By Rachael Myers Lowe
(September 19, 2006) - A large study concludes widely used hormone therapy for prostate cancer survivors increases their risk of developing heart disease and diabetes.
Study author Dr. Nancy Keating of the Harvard Medical School cautions: Patients and physicians need to be aware of the elevated risk as they make treatment decisions.
An estimated 234,000 American men will be diagnosed with prostate cancer this year. Because of new screening techniques, many of them will be diagnosed with cancer limited to the prostate or to the prostate and its immediate region. Such early disease is treated primarily with surgery alone or with radiation therapy.
An increasing number of these men are also put on hormone therapy to reduce the risk of the disease coming back or spreading in the case some cancer cells escaped initial treatment. Hormone therapy (androgen suppression or GnRH agonist therapy) stops the bodys production the sex hormone testosterone which prostate cancer uses to grow.
Most patients with advanced disease are prescribed hormone therapy to slow down their cancers growth. Because men with more advanced disease have benefited from hormone therapy, many men with early disease treated with radiation are also given a two to three year course of androgen suppression therapy.
Men with prostate cancer have high five-year survival rates, but they also have higher rates of non-cancer mortality than healthy men, Dr. Keating said in urging a more cautious approach to prescribing hormone therapy to men with early stage prostate cancer.
Dr, Keating and colleagues examined the treatments given 73,000 prostate cancer patients aged 66 or older diagnosed with early stage disease.
Our study found that men with local or regional prostate cancer receiving a GnRH agonist had a 44% higher risk of developing diabetes and a 16% higher risk of developing coronary heart disease than men who were not receiving hormone therapy, Dr. Keating said.

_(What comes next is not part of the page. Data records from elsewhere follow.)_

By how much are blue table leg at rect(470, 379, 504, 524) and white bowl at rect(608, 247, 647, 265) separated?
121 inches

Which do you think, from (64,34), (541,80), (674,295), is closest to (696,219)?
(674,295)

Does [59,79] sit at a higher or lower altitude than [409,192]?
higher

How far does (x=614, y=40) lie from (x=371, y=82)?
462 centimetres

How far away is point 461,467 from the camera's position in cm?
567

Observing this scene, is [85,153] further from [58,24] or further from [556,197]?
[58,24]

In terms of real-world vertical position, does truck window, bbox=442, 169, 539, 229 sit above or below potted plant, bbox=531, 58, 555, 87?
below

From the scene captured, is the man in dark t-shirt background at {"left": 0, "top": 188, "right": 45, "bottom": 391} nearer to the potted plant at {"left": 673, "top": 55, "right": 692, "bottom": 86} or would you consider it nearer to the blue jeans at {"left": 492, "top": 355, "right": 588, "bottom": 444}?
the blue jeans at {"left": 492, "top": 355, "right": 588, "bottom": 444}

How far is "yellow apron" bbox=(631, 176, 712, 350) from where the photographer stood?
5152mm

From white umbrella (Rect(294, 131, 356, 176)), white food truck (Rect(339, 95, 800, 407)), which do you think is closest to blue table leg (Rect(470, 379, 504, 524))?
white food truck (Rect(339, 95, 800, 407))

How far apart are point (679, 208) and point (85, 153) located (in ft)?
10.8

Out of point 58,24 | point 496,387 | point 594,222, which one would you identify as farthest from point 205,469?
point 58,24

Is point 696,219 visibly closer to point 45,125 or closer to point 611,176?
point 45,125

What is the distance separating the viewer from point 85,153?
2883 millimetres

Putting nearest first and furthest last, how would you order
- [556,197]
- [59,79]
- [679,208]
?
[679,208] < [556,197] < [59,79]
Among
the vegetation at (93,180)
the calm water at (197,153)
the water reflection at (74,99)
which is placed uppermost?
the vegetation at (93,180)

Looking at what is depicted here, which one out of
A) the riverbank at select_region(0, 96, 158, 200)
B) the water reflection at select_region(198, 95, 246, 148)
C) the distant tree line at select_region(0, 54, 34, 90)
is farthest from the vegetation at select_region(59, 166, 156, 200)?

Doctors should think twice about prescribing GnRH agonists in situations for which studies have not demonstrated improved survival until we better understand the risks of treatment, said study co-author Matthew Smith, MD, a medical oncologist at Massachusetts General Hospital.
Other side effects of androgen deprivation therapy have been well documented including loss of bone mass, hot flashes, change in weight, and memory loss.
The research is published in the September 20th edition of Journal of Clinical Oncology.